Hi, Have you read up on fishless cycling. I read that you are going to set up the tank and add the fish after about 8 weeks. You do know of course that in order for the tank to cycle you need an ammonia source??
Just checking!!


----------



## Guest (Jun 8, 2007)

I'd drop the cichlids, as Demasonis are very aggressive Africans that need a Mbuna only tank as well as a 55g minimum IMO because they should be kept in large groups.

Tiger barbs are ok for your tank, but they will get about 3 inches, so can be rather large for a 30g tank.
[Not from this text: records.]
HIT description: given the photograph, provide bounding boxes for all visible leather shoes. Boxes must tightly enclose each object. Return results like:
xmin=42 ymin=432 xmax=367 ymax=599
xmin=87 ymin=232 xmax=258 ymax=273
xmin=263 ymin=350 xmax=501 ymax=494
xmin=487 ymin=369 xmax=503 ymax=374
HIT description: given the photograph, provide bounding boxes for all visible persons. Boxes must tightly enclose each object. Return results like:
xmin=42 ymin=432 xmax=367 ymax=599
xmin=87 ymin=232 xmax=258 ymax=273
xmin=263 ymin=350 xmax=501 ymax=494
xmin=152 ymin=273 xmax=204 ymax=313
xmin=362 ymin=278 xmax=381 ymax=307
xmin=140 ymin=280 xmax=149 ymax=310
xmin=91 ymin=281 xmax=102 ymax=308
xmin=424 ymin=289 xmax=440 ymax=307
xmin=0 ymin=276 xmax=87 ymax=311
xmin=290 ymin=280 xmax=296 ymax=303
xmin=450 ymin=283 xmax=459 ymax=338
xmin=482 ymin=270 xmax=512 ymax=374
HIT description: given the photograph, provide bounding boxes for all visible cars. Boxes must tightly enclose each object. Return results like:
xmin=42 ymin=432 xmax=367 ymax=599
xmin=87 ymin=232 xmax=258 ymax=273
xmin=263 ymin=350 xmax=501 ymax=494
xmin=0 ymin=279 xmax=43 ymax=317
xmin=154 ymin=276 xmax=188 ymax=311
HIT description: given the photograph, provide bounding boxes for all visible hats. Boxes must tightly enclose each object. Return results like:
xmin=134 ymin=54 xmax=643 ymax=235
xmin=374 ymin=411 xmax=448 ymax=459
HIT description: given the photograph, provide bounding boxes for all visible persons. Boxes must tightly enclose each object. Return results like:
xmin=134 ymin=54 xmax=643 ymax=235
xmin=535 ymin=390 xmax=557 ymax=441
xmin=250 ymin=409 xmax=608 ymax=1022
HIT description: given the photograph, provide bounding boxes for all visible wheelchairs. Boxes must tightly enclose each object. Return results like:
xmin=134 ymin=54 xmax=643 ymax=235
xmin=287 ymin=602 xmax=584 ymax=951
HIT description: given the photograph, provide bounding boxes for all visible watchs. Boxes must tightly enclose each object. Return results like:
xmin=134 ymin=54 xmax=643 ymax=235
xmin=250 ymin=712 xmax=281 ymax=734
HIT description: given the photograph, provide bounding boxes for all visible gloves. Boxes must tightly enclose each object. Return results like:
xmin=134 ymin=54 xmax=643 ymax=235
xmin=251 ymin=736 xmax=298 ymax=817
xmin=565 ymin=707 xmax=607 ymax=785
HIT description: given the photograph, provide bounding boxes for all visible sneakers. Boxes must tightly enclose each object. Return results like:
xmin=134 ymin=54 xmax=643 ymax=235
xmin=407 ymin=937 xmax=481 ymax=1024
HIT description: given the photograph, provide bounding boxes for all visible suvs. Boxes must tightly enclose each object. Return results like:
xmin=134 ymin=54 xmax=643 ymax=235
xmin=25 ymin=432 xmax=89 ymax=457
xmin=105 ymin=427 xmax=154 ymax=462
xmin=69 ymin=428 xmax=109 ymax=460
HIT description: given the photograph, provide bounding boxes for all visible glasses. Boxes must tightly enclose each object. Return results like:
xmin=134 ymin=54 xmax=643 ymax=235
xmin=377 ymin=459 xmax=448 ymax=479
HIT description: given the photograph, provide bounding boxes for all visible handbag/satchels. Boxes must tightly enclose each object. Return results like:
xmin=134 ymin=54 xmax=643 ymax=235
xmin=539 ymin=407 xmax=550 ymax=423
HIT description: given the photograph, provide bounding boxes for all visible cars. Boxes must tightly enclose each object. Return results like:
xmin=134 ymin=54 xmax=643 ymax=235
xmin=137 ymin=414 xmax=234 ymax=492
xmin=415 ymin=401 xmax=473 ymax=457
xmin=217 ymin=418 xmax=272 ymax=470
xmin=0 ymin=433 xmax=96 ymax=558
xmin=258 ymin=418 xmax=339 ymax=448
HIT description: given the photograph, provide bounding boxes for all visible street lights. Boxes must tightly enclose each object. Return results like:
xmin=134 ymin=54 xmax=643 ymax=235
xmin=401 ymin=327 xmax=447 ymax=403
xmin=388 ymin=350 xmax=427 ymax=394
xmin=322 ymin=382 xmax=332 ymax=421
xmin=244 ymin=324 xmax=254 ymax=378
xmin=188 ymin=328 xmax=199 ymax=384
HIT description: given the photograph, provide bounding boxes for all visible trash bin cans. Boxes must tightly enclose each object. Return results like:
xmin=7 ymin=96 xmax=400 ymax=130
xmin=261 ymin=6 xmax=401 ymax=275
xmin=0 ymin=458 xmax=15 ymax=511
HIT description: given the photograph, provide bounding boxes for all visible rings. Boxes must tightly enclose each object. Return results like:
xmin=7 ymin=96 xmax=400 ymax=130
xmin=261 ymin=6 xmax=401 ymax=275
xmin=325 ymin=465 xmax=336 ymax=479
I'd go with the Emporer or Blue tetras and then choose another group (i recommend against Serpaes as they are nippy and will limit other fish choices). Then you could have a pair of dwarf Cichlids like Apistos, Bolivian rams, or German Rams. You could also choose some bottom fish like Cories if you like them. I'd get a group of atleast 6 of one species.


----------



## SBDTHUR (Jun 15, 2007)

As many people pointed out, be careful with the barbs. My Green Tiger Barb's are huge fin nipper's. Especially on slow moving fish.:fish:


----------



## Guest (Jun 15, 2007)

my cherry barb and my gold barbs are prolly my favorits fish in my tank ATM. i highly recomend cherry barbs because they are bright red and are very active. gold barbs are also good but females can get to 4 inches and males only get to 2. they are very active and colorful fish that make any tank more colorful. i wouldn't recomend the tigers unless you are devoting the tank specifically to them because with tigers, it is really hit or miss with the fish that you can keep with them. good luck with them.

Andrew


----------



## judya (Jan 23, 2005)

There are a lot of smaller less aggressive cichlids you could keep, but the demasonis - nope. I'd recommend rams, apistogramma, kribensis, maybe a pair of clown cichlids (anomalochromis thomasi) or rainbow cichlids (Herotilapia multispinosa). However in general I'd leave the cichlids until later in your fish keeping experience.
I like a lot of the rasboras - harlequin or brilliant; barbs such as cherry barbs or black ruby barbs; and danios - pearl, zebra, leopard - nice zippy schooling fish.
I also like corydoras catfish - nice personality.


----------



## CVV1 (Oct 7, 2005)

How do you people get stuff so cheap!?!?!?!?! I got a hood, 20 gallon, filter and rocks for $100!!!! HOLY CRAP


----------



## judya (Jan 23, 2005)

I get most of my stuff at the fish club auctions - here in Ohio there are about 10 clubs, and most have one or two big auctions a year, and sometimes smaller fish auctions at the meetings. Also I was browsing eBay and looking for aquarium or fish tank listings within a 100 mile distance, and there were quite a few listed. Of course with gas prices, 100 miles would be really pushing it!


----------